By Hidehiro Saga / Yomiuri Shimbun Staff Writer
15:00 JST, September 18, 2023
Just seeing the exterior of the building, which looks like a Showa era (1926-1989) penny candy shop, is nostalgic. Musashinoen, a fishing park, has been in operation for more than 70 years near Wadabori Park in Suginami Ward, Tokyo.
“I like this old-fashioned atmosphere,” the third-generation owner Daisuke Aoki, 56, said. “New stuff doesn’t fit here.”
The entrance is lined with autographs of celebrities who’ve visited for filming TV shows or on their own time. There are also the handprints of sumo yokozuna brothers Wakanohana and Takanohana. They used to come to the park when they were kids.
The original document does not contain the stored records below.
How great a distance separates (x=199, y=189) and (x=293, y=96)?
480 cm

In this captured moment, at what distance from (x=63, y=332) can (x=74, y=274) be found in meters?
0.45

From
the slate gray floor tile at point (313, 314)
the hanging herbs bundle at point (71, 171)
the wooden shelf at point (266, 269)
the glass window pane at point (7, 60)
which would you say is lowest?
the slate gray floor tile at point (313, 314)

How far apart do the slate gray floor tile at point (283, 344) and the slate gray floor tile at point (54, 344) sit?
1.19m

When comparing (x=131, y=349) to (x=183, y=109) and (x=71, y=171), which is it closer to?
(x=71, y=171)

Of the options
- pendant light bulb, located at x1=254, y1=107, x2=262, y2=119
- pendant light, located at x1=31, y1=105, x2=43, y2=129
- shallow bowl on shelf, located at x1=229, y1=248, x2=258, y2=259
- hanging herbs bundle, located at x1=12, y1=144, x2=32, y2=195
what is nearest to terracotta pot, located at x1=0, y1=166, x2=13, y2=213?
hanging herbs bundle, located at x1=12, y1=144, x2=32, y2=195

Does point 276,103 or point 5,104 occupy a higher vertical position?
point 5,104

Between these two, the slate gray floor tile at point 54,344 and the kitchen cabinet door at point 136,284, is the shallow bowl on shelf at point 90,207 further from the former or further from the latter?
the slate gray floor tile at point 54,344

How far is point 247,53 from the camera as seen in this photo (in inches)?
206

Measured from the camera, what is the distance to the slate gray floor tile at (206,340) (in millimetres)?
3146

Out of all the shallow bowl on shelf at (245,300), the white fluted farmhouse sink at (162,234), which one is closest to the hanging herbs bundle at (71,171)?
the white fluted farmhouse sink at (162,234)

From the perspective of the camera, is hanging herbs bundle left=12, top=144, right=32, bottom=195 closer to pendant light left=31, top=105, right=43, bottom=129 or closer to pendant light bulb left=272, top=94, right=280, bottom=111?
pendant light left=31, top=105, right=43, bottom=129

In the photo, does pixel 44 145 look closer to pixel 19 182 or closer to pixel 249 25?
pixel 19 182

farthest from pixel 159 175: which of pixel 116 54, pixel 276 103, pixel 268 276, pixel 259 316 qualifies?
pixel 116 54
Musashinoen currently has four ponds, keeping carp and Japanese crucian carp as well as a “shark” with its huge head sticking out of the water. Musashinoen received the shark sculpture after it had been used for a movie filmed there.
For 30 minutes of fishing time, it costs ¥600 for adults and ¥500 for junior high school students and younger. Visitors get ball-shaped bait on a plate and a fishing rod. “Tips for fishing” listed where the rods are kept include: “Don’t blame fishing equipment for your poor catch.”
The park is crowded with families on weekends, but weekday visitors can fish in peace and quiet. After choosing a spot and sitting on a randomly placed beer crate, I got down to serious fishing. According to Aoki, fish stay relatively high up in the water during the summer and stay in the depths during the winter. The trick is to adjust the bobber’s position and suspend bait off the area where the fish are.
While listening to a chorus of cicadas, I waited for the bobber to move. I had visited Musashinoen before for fun and wowed surrounding visitors by catching a carp. Eager to relive that past glory, I pulled the rod but missed despite feeling a strong tug on the line.
A 73-year-old regular who caught a big carp beside me advised, “Keep the rod upright. You won’t catch fish with a slack line.”
I found myself busy with setting bait and changing locations searching for the best spot, totally immersed into fishing like a child. I had a blissful time trying to outwit the fish.
Address: 2-22-3 Omiya, Suginami Ward, Tokyo
Access: A 15-minute walk from Nishi-Eifuku Station on the Keio Inokashira Line.
Memo: Open 9 a.m. to 5 p.m. (6 p.m. on Saturdays, Sundays and holidays). Cafeteria opens at 10 a.m. Closed Tuesdays and Thursdays.